Ms Carey said she was appalled by the “stifling culture of bullying and intimidation in the WA health sector” created by senior administration staff at the hospital where she started as a midwife in 2008 and later becoming a clinical nurse manager.
Ms Carey said she and other nursing staff were targeted by upper management after a coronial inquest in late 2013 into the 2011 death of an elderly patient, for which the coroner found no fault with any hospital staff.
It is telling to the insidious nature of workplace bullying that Ms Carey had no formal role in treating the patient.
After months of trying to deal with bullying and the subsequent grievance process, Ms Carey took leave without pay in October 2014 and volunteered with the Red Cross in Sierra Leone during the ebola outbreak.
She resigned in February last year while still in Sierra Leone, “giving up” on ever getting an apology and assurances that her career with WA Health wouldn’t be marred by her grievance.
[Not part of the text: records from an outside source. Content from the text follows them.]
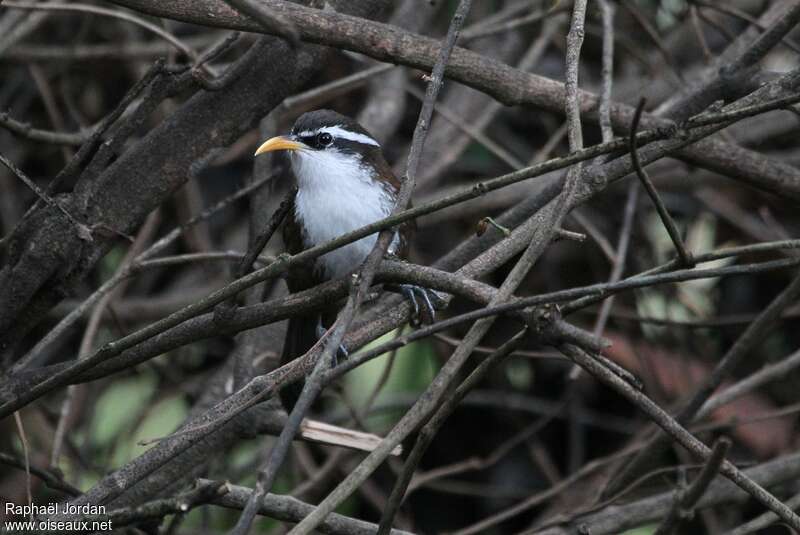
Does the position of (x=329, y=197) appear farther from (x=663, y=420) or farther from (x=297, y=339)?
(x=663, y=420)

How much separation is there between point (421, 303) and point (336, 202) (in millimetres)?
939

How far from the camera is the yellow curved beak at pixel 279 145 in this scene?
13.5 feet

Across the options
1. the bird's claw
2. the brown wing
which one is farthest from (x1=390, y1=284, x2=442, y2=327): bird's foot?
the brown wing

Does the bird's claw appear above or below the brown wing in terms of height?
below

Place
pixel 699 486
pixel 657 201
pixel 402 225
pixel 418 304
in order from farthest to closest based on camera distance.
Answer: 1. pixel 402 225
2. pixel 418 304
3. pixel 657 201
4. pixel 699 486

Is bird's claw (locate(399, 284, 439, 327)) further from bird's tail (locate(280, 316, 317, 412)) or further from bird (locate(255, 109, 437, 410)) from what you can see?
bird's tail (locate(280, 316, 317, 412))

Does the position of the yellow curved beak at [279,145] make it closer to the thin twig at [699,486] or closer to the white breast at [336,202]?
the white breast at [336,202]

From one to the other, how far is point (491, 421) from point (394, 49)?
3182 millimetres

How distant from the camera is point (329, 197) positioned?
4172 mm

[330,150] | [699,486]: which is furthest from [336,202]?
[699,486]

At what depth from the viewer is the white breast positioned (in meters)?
4.11

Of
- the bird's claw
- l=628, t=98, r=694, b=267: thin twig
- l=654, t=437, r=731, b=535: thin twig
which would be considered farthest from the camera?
the bird's claw

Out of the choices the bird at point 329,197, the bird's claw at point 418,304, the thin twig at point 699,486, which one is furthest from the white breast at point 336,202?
the thin twig at point 699,486

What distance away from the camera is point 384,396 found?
20.3 ft
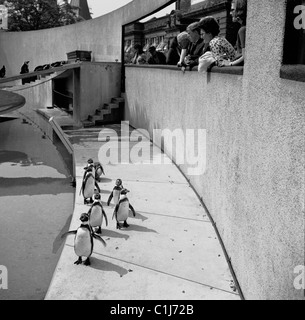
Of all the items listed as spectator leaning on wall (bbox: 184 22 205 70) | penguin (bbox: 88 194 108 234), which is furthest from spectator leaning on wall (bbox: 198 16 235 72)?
penguin (bbox: 88 194 108 234)

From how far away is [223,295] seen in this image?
3.91m

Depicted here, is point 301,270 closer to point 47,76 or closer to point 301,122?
point 301,122

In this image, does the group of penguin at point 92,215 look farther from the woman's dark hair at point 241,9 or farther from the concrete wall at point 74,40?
the concrete wall at point 74,40

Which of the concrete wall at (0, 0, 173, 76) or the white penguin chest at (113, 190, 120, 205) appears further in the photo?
the concrete wall at (0, 0, 173, 76)

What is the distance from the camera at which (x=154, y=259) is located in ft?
15.4

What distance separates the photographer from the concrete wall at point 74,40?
16.6 metres

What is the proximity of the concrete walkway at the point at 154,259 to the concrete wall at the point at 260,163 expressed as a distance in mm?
270

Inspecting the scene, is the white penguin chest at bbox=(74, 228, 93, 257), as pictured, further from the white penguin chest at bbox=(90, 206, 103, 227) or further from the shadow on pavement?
the white penguin chest at bbox=(90, 206, 103, 227)

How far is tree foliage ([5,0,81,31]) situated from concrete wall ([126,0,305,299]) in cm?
4914

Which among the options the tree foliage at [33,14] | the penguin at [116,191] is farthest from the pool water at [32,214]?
the tree foliage at [33,14]

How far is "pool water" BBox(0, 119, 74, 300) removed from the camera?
4801mm

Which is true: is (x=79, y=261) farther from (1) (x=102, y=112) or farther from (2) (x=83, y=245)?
(1) (x=102, y=112)
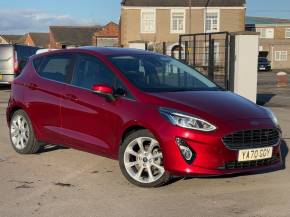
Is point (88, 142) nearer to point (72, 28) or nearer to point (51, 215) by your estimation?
point (51, 215)

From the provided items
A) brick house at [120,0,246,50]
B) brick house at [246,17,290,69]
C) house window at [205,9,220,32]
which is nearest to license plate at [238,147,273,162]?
brick house at [120,0,246,50]

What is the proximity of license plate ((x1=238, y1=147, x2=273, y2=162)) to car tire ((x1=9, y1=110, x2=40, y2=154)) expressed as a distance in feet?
11.1

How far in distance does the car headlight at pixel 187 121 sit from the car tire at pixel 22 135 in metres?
2.79

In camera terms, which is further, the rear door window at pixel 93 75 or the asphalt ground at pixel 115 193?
the rear door window at pixel 93 75

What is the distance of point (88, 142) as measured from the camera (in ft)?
23.7

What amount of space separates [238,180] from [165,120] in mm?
1356

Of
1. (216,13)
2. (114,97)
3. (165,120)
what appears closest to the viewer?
(165,120)

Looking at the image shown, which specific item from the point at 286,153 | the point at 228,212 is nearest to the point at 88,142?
the point at 228,212

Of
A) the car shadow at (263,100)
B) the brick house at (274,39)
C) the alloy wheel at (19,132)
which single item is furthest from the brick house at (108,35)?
the alloy wheel at (19,132)

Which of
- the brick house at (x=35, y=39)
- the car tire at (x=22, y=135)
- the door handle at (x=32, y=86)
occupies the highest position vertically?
the brick house at (x=35, y=39)

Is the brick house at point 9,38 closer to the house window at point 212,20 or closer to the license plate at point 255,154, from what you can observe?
the house window at point 212,20

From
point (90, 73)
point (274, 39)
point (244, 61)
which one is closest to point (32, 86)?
point (90, 73)

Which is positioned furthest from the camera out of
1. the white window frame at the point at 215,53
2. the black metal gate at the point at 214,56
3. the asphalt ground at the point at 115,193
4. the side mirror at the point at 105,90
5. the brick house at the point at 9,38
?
the brick house at the point at 9,38

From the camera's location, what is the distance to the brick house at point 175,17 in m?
55.2
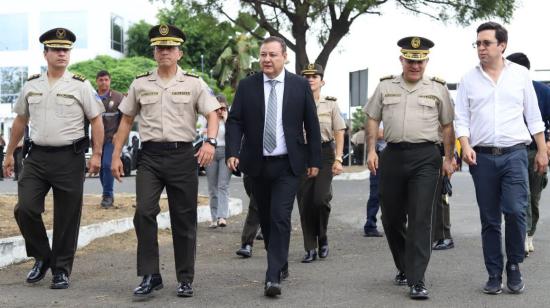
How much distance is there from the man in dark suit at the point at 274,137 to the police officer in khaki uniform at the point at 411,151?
0.60 metres

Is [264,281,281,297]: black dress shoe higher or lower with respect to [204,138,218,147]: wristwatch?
lower

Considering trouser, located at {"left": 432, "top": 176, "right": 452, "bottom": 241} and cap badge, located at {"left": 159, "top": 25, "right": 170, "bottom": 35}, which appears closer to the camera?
cap badge, located at {"left": 159, "top": 25, "right": 170, "bottom": 35}

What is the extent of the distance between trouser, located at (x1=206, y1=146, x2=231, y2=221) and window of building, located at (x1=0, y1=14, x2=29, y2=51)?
53.4 m

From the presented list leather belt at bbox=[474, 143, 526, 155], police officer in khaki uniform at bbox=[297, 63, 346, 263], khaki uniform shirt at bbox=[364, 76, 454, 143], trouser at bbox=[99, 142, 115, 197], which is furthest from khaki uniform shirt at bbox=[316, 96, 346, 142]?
trouser at bbox=[99, 142, 115, 197]

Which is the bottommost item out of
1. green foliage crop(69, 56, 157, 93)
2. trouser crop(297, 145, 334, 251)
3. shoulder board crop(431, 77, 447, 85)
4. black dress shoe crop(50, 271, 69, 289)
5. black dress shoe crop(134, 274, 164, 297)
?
black dress shoe crop(50, 271, 69, 289)

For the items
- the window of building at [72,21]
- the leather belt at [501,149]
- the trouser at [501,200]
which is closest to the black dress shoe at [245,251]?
the trouser at [501,200]

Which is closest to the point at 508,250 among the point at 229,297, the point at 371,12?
the point at 229,297

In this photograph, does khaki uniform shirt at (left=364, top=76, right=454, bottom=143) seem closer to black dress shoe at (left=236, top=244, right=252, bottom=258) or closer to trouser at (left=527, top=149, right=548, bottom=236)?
trouser at (left=527, top=149, right=548, bottom=236)

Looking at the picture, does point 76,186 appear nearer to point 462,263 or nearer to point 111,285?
point 111,285

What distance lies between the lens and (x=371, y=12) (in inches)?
1098

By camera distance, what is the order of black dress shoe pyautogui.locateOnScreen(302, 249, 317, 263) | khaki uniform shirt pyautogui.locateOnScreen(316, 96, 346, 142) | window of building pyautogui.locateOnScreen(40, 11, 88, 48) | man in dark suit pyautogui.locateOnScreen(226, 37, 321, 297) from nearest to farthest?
man in dark suit pyautogui.locateOnScreen(226, 37, 321, 297) < black dress shoe pyautogui.locateOnScreen(302, 249, 317, 263) < khaki uniform shirt pyautogui.locateOnScreen(316, 96, 346, 142) < window of building pyautogui.locateOnScreen(40, 11, 88, 48)

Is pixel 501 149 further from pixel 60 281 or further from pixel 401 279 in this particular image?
pixel 60 281

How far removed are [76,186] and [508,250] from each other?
11.8 feet

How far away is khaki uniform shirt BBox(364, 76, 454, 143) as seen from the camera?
23.3 ft
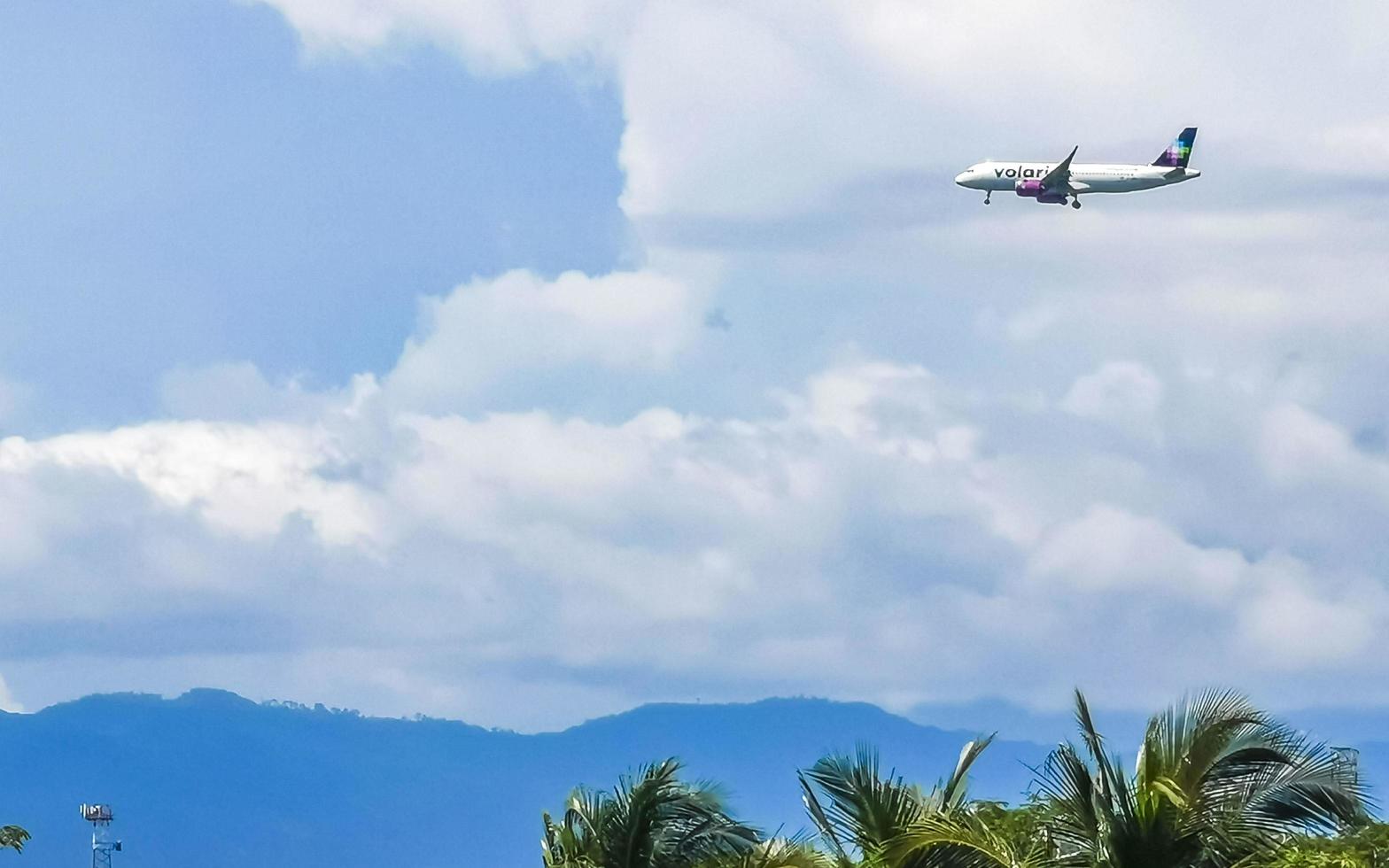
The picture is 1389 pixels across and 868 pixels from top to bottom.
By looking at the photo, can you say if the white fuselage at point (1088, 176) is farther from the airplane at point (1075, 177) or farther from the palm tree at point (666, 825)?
the palm tree at point (666, 825)

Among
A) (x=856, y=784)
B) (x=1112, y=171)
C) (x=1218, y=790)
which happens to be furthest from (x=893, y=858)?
(x=1112, y=171)

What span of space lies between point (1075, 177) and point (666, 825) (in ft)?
359

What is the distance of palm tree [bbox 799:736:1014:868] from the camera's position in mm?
29344

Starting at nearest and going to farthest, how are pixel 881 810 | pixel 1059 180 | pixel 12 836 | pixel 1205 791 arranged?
pixel 1205 791 → pixel 881 810 → pixel 12 836 → pixel 1059 180

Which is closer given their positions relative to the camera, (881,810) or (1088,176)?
(881,810)

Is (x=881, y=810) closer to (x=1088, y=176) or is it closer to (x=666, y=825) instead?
(x=666, y=825)

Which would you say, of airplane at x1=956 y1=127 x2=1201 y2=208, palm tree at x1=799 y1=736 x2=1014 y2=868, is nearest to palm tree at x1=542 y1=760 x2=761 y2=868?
palm tree at x1=799 y1=736 x2=1014 y2=868

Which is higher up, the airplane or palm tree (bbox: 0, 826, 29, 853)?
the airplane

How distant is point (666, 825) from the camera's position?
1344 inches

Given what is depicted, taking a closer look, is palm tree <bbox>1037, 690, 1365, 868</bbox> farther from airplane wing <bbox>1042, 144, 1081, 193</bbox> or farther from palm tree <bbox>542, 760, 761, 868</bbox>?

An external report into her grievance, which Ms Carey later obtained through Freedom of Information, showed that “Ms Carey’s grievance was found to have substance”.
It took me getting information through the Freedom of Information Act to personally get some closure. That is not acceptable.
She said she had been belittled, shut-out of decision making, her authority undermined, and physically intimidated.
“My case is over and done and that’s fine,” she said.
“I think it’s time I and others step up and not be kept down by fear or bullies. My motto is ‘Courage to be kind’.”
Anne Carey will speak on Bullying in the Health System – An Epidemic. She will be followed by a panel of workplace experts discussing bullying in the health system and how cyber harassment and cyber trolling is making the situation worse.